32 WITHDRAWN: Abstract of Distinction: Early Growth in Social Competence and Treatment Responsivity to the Fast Track Intervention

Schedule:
Tuesday, May 29, 2018
Columbia A/B (Hyatt Regency Washington, Washington, DC)
* noted as presenting author
Carla Kalvin, MS, Graduate Student, The Pennsylvania State University, Stamford, CT
Karen L. Bierman, PhD, Distinguished Professor, The Pennsylvania State University, University Park, PA
Introduction: Over the last few decades, interventions focused on the prevention of antisocial behavior have increasingly targeted the promotion of social-emotional competencies, based on theoretical frameworks underscoring the role that these competencies play in promoting adaptive interpersonal relationships with adults and peers, and fostering school adjustment and employment opportunities that protect youth against trajectories of antisocial behavior. Yet, despite the theoretical basis for this general intervention model, little research has actually explored its purported mechanism of action, that is, whether a preventive intervention’s ultimate effect on antisocial behavior is a result of the intervention’s earlier effect on social competence.
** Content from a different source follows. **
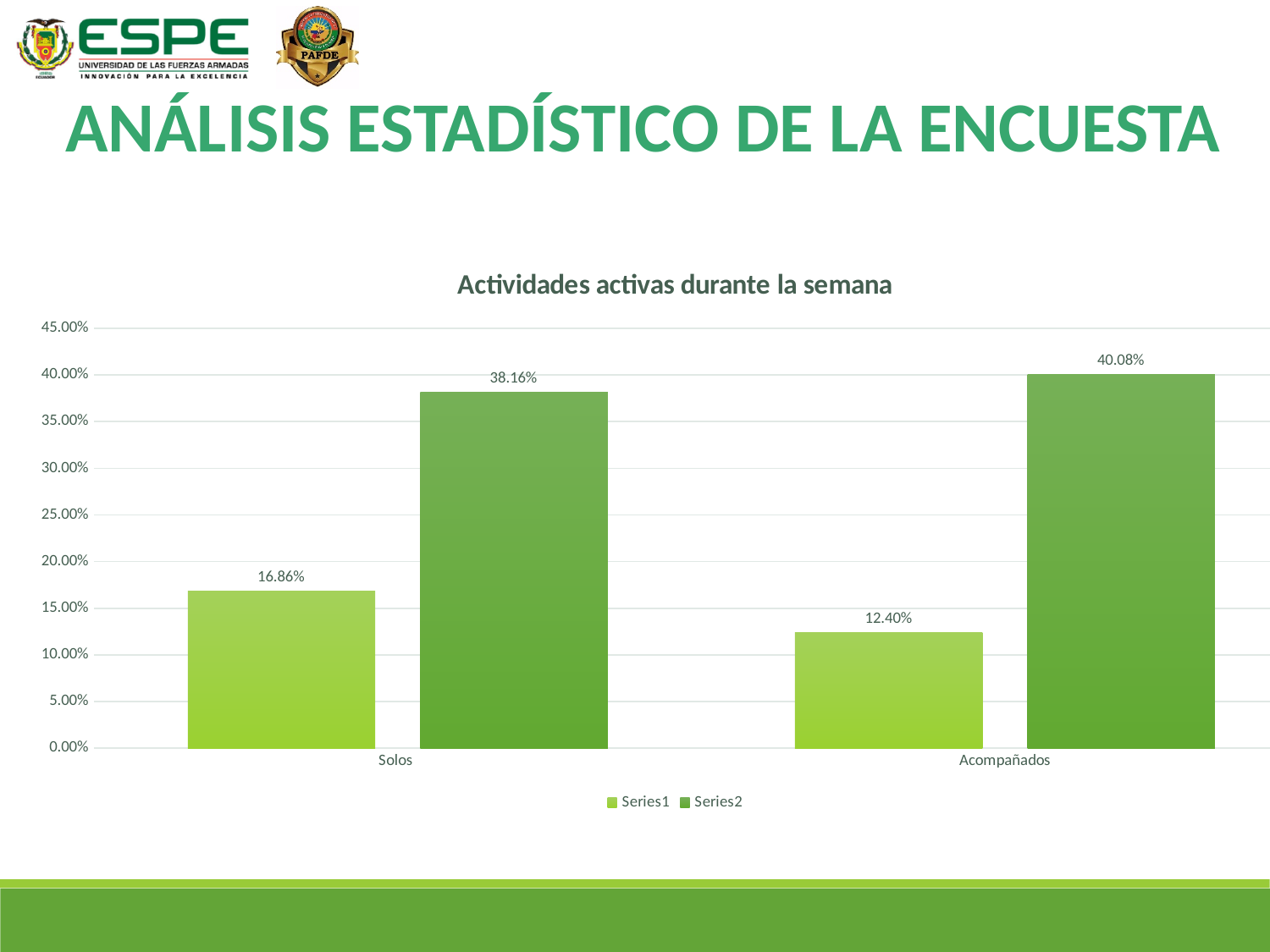
Which category has the lowest Series1 value? Acompañados What is the value of Series2 for Acompañados? 40.08% What is the value of Series2 for Solos? 38.16% How many categories are shown on the x axis? 2 How many series does the legend list? 2 Which is larger for Acompañados, Series1 or Series2? Series2 What is the difference between Series2 and Series1 for Solos? 21.30% What is the title of the chart? Actividades activas durante la semana What kind of chart is shown on the slide? Bar chart Which category has the highest Series2 value? Acompañados What is the value of Series1 for Acompañados? 12.40% What is the value of Series1 for Solos? 16.86%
The present study addressed this issue in the context of the multi-component Fast Track prevention program, which included universal (PATHS Curriculum) and targeted (Friendship Group) components to build child social-emotional competencies and included longitudinal follow-up through early adulthood. This study explored the extent to which the promotion of early elementary social competence accounted for the positive long-term effects of the Fast Track program on reduced early adult crime.
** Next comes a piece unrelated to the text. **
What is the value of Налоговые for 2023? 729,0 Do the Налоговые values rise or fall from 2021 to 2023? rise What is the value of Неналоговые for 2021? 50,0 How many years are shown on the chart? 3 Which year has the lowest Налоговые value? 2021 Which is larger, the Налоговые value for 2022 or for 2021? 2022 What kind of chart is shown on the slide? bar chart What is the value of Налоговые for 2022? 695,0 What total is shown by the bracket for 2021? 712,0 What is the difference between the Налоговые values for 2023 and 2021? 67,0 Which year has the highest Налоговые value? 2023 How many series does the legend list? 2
Methods: Participants were children enrolled in the Fast Track Project, a 10-year multisite program aimed at the prevention of childhood conduct problems. The present sample of 891 participants (51% African-American, 47% European American, 2% other racial/ethnic groups; 69% male) included children in the intervention (n = 445) and control conditions (n = 445), categorized as high-risk due to elevated aggression in kindergarten. Beginning in first grade, children in the intervention condition and their families received universal and indicated intervention components aimed at promoting social-emotional competencies and academic development, and fostering supportive home environments. Data used in this study came from kindergarten through third grade, and five years post-intervention (age 20). Measures included teacher ratings of social competence and court records of early adult criminal behavior.

Results: Individual growth models were used to estimate growth in social competence from kindergarten through third grade. Linear regressions revealed a significant effect of intervention on individual growth in social competence that partially mediated the effect of intervention on early adult crime. Further analyses revealed that the effect of treatment on individual social competence growth was moderated by baseline aggression as well as by baseline social competence and gender. The effect of intervention on social competence growth was stronger for individuals with higher baseline aggression and stronger for girls with lower baseline social competence.

Conclusion: Findings confirm social competence development as a mechanism by which the Fast Track program reduced antisocial behavior by early adulthood. These findings are the first to validate the role of individual social competence growth in the effect of SEL violence-based prevention with implications for intervention implementation including early identification of individual responsivity to treatment.